• SOURCE:
──────────

But there is more to our world than the impersonal; we cannot understand or predict human activity without talking about agents and purposes. In a scientific explanation of a person’s actions, events in the person’s brain cause the person to act. The person is passive – desires and beliefs do all the causal work. But in an agent explanation the person is active, not passive. The person assesses his  desires and beliefs and then chooses to act. So a person must have a power to choose in an agent explanation[4]. In contrast to event causation, agent causation is a causal chain that begins with an agent intending a purpose.

As Goetz and Taliaferro put it in Naturalism[5]

“consider an example of human agency: you light a candle to accomplish the purpose that you see your beloved…most of us assume that such a purpose is truly explanatory. There may be a highly complex physiological story to tell about muscles and brains and so on when a candle is lit for this purpose. But upon reflection, most of us would hold that the purpose that you see your beloved was ultimately the explanation for the mental event that caused an initial event in your brain and whatever effects followed from it to produce the movements of your hands and the lighting of the match and the candle.”

If any agent explanation is true, there must be more to the universe than physical particles and forces. We have to believe that there is more to us than the physical parts that make up our bodies; we must have non-physical minds that have some level of control over our actions[6] .  Otherwise we would not be able to escape the chain of physical causes and effects. Free-will would be an illusion in such a world. We can accept that some of our choices might have been determined, but we assume that we have had some say in what we believe, and some choice over whom we love and how we love them.

The concept of agent explanation has also become important in assessing the rationality of theism.  Theists believe that there is a person of unsurpassable power who desired, and made, an orderly universe. As in all agent explanations, the agents abilities are cited (in this case, the agent is a being of unlimited personal power); then we cite a reason that would give that agent a plausible reason to bring an event about (in this case, the order, structure and beauty of our universe are goods that a creator would desire). Just like the human mind, God is invisible, intangible and immaterial, with the ability to bring about events in the physical world.

──────────

• DATA:

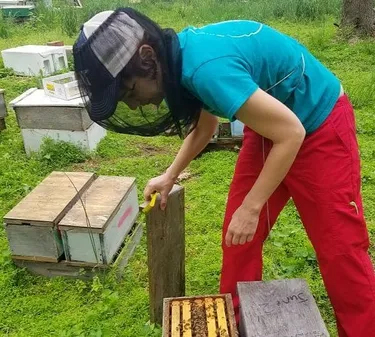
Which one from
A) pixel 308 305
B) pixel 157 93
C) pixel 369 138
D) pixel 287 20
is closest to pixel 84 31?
pixel 157 93

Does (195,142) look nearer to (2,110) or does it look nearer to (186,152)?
(186,152)

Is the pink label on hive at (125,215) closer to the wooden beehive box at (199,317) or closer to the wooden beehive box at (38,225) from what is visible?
the wooden beehive box at (38,225)

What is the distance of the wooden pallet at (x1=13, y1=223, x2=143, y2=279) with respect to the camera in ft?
9.52

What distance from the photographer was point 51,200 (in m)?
3.05

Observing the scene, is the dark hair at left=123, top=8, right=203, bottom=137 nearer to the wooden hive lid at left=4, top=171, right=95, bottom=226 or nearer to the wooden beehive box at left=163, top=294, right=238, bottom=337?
the wooden beehive box at left=163, top=294, right=238, bottom=337

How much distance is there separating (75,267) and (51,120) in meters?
1.86

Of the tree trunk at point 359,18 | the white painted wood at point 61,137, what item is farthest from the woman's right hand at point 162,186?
the tree trunk at point 359,18

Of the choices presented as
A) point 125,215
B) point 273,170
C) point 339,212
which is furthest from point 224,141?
point 273,170

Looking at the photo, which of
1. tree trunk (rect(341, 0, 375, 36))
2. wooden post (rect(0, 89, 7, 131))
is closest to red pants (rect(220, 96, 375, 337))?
wooden post (rect(0, 89, 7, 131))

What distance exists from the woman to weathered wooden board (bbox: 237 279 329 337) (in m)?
0.18

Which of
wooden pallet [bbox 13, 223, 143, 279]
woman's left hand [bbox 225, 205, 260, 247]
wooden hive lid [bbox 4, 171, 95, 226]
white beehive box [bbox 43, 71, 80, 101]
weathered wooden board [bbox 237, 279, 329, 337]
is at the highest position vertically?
woman's left hand [bbox 225, 205, 260, 247]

──────────

• GOALS:
a – Translate this sentence from the passage on agent explanation into Spanish: "If any agent explanation is true, there must be more to the universe than physical particles and forces."
b – Carry the passage on agent explanation forward, starting right after its last sentence.

• ANSWERS TO THE TASKS:
a – Si alguna explicación por agentes es verdadera, debe haber en el universo algo más que partículas y fuerzas físicas.

b –
As Richard Swinburne argues:

That there is a Universe and that there are laws of nature are phenomena so general and pervasive that we tend to ignore them. But there might so easily not have been a universe at all, ever. Or the Universe might so easily have been a chaotic mess. That there is an orderly Universe is something very striking, yet beyond the capacity of science ever to explain. Sciences inability to explain these things is not a temporary phenomenon, caused by the backwardness of 21st Century science. Rather, because of what a scientific explanation is, these things will ever be beyond its capacity to explain. For scientific explanations by their very nature terminate with some ultimate natural law and ultimate arrangement of physical things, and the questions I am raising are why there are natural laws and physical things at all.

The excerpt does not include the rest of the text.